◆ Your assignment ◆
Output the whole listing below exactly, omitting the images.

◆ Supplied material ◆
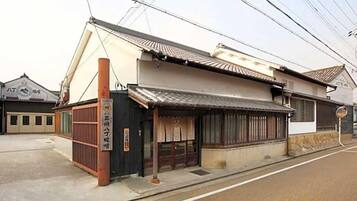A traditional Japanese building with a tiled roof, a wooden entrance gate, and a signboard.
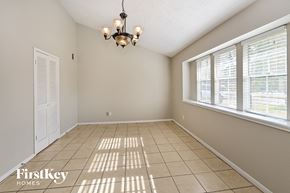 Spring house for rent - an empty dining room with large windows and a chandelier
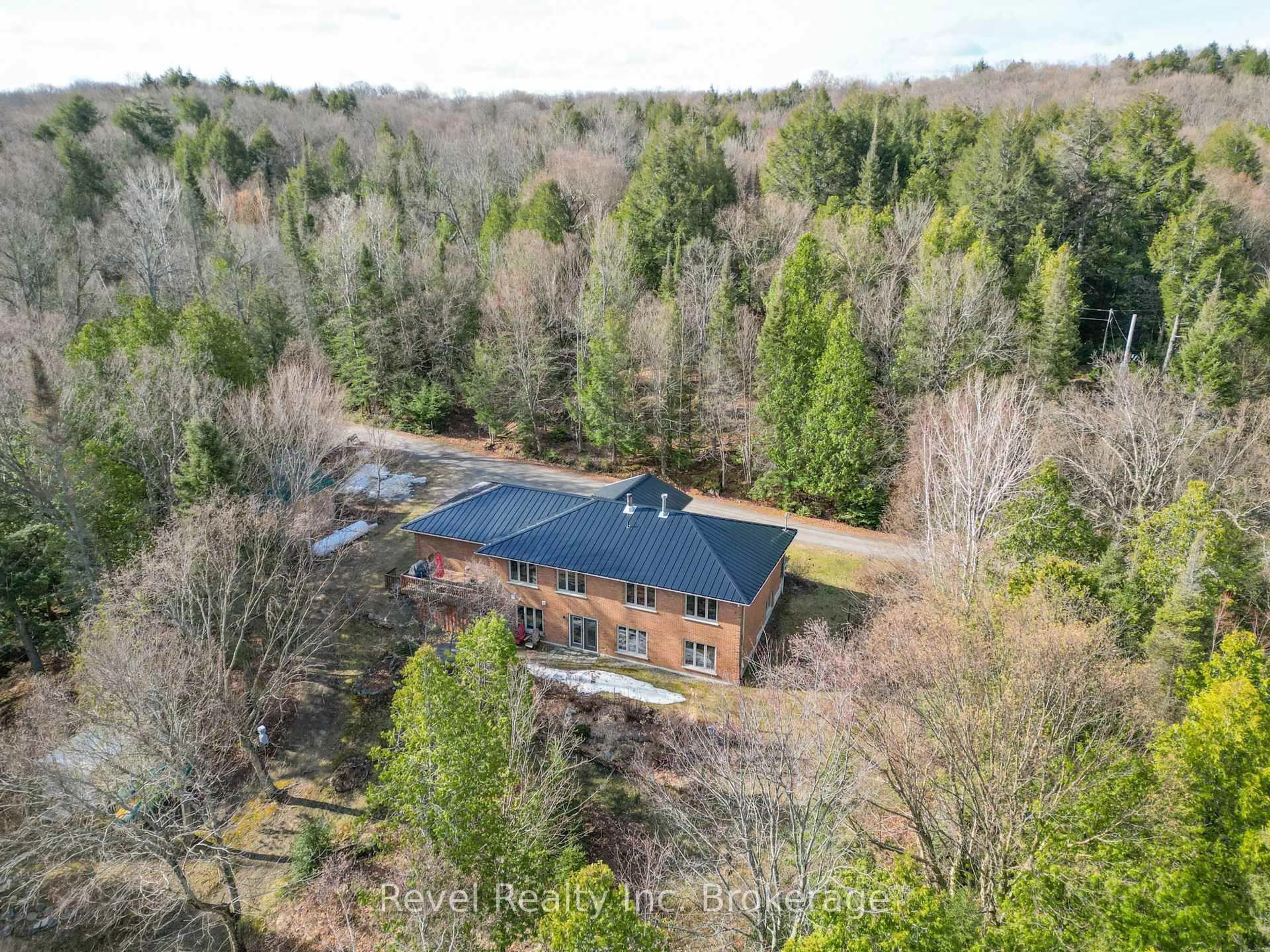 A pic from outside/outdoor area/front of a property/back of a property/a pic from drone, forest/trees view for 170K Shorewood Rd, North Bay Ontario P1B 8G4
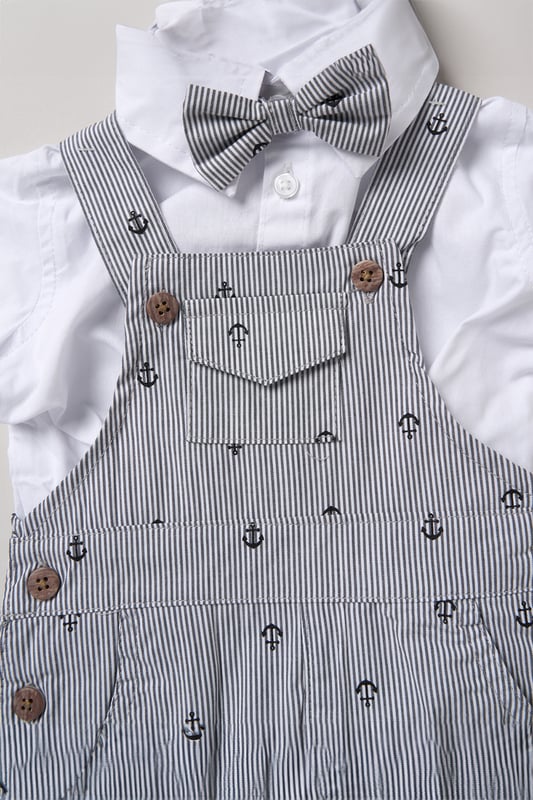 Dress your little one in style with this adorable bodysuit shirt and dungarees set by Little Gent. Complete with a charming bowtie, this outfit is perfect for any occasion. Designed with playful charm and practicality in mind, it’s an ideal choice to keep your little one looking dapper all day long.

◆ Task response ◆
A traditional Japanese building with a tiled roof, a wooden entrance gate, and a signboard.
 Spring house for rent - an empty dining room with large windows and a chandelier
 A pic from outside/outdoor area/front of a property/back of a property/a pic from drone, forest/trees view for 170K Shorewood Rd, North Bay Ontario P1B 8G4
 Dress your little one in style with this adorable bodysuit shirt and dungarees set by Little Gent. Complete with a charming bowtie, this outfit is perfect for any occasion. Designed with playful charm and practicality in mind, it’s an ideal choice to keep your little one looking dapper all day long.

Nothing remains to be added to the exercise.